— Written request —
Print the line that contains "Is the wrinkled" and every line after it through the last line of the records below, exactly as written and nothing else.

━━ Records supplied ━━

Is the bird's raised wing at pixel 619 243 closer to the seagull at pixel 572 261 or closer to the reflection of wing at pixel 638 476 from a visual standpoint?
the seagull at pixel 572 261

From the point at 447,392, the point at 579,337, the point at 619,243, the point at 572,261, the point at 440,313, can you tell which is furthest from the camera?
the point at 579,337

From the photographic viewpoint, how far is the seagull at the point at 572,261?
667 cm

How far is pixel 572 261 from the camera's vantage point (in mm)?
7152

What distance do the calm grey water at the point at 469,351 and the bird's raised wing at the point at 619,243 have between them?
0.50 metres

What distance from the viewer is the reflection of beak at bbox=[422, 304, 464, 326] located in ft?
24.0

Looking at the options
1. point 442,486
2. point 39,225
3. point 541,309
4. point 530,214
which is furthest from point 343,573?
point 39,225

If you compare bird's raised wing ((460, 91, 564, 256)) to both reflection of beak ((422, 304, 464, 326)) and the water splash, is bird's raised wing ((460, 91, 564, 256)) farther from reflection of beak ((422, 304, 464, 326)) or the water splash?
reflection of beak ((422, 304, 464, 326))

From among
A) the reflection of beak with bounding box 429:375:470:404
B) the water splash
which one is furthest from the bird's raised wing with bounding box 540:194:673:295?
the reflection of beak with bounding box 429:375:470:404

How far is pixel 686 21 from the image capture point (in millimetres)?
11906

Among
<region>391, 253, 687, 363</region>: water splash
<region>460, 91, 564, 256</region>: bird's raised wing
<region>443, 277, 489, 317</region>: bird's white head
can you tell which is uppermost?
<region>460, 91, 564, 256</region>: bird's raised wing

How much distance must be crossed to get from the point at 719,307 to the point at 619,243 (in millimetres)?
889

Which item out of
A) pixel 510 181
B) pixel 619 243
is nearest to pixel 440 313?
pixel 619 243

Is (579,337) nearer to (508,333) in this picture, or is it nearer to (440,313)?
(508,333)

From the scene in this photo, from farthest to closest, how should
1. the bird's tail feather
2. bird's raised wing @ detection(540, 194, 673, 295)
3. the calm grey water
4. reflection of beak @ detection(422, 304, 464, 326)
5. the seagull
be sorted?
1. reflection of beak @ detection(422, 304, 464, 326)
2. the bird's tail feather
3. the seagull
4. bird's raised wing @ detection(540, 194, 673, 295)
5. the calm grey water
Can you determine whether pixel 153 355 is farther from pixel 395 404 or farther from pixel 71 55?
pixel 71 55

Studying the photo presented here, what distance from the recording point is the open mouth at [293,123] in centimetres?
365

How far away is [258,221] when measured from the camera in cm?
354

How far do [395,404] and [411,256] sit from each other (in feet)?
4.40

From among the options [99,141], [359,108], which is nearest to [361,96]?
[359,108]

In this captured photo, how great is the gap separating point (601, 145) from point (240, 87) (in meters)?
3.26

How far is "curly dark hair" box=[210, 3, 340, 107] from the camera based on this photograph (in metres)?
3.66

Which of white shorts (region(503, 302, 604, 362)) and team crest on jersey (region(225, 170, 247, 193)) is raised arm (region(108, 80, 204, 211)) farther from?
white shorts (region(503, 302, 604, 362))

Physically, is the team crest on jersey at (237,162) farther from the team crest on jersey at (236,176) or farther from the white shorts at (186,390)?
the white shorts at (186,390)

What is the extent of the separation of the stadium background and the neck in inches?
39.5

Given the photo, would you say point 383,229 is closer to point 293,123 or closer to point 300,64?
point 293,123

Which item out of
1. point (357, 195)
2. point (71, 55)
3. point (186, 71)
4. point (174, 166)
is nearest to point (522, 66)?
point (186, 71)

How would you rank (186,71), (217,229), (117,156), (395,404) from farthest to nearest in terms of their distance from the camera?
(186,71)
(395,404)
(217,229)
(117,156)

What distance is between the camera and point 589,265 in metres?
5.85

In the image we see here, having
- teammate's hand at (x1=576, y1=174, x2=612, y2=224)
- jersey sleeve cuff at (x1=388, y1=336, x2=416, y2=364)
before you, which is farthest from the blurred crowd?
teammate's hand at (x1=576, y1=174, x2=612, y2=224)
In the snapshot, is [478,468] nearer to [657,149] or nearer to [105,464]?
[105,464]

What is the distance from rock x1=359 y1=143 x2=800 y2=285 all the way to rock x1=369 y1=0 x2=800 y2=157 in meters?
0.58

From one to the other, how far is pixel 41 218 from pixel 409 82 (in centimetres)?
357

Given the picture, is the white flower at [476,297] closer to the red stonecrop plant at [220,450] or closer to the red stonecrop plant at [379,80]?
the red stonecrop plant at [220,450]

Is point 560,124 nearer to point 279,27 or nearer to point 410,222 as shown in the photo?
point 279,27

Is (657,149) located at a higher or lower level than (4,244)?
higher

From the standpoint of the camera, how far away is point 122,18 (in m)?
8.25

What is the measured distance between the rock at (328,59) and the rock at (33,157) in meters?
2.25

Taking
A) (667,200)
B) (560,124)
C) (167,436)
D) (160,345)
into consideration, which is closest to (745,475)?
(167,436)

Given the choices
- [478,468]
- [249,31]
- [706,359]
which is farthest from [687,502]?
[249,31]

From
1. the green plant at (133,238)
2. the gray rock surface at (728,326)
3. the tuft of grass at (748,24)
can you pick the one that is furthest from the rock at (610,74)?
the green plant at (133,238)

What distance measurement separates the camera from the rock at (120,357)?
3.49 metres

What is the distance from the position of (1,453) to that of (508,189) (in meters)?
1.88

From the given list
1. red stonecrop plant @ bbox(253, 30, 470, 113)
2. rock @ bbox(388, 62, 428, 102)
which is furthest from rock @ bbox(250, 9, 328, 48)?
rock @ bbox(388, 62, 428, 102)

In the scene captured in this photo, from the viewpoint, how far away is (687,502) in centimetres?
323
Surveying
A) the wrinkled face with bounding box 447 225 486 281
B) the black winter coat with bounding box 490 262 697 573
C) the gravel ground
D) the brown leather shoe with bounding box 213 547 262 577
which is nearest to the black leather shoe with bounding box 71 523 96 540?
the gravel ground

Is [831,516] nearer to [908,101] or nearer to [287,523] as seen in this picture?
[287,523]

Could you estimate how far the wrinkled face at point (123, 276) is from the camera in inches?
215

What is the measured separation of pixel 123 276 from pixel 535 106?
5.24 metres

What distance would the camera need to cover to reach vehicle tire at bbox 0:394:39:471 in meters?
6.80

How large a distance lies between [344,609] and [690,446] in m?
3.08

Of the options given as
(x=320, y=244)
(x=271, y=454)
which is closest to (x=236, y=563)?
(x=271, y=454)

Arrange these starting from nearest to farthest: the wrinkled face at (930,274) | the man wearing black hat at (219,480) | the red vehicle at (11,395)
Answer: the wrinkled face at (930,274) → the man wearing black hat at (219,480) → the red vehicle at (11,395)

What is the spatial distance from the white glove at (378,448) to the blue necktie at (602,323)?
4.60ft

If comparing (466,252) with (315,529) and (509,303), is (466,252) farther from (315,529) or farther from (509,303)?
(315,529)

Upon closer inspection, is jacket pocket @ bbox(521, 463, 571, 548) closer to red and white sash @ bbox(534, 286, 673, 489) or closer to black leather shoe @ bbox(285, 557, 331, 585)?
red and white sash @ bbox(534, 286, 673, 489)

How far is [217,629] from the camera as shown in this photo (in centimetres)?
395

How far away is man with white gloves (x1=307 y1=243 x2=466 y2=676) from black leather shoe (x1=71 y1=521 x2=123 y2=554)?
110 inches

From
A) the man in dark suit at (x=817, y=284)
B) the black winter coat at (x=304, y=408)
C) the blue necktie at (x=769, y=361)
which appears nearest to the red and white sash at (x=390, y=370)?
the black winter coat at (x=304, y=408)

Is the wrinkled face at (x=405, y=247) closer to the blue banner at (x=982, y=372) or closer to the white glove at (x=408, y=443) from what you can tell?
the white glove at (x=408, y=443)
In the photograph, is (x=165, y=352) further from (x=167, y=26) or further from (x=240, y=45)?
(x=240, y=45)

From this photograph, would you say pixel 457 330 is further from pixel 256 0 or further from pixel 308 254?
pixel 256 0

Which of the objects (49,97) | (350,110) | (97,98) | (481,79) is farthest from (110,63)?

━━━

— Answer below —
Is the wrinkled face at (x=405, y=247) closer to the blue banner at (x=982, y=372) or closer to the white glove at (x=408, y=443) from what you can tell?
the white glove at (x=408, y=443)
In the photograph, is (x=165, y=352) further from (x=167, y=26) or further from (x=240, y=45)?
(x=240, y=45)

From this photograph, would you say pixel 457 330 is further from pixel 256 0 or further from pixel 308 254?
pixel 256 0

Which of the objects (49,97) | (350,110) | (97,98) | (481,79) is farthest from (110,63)?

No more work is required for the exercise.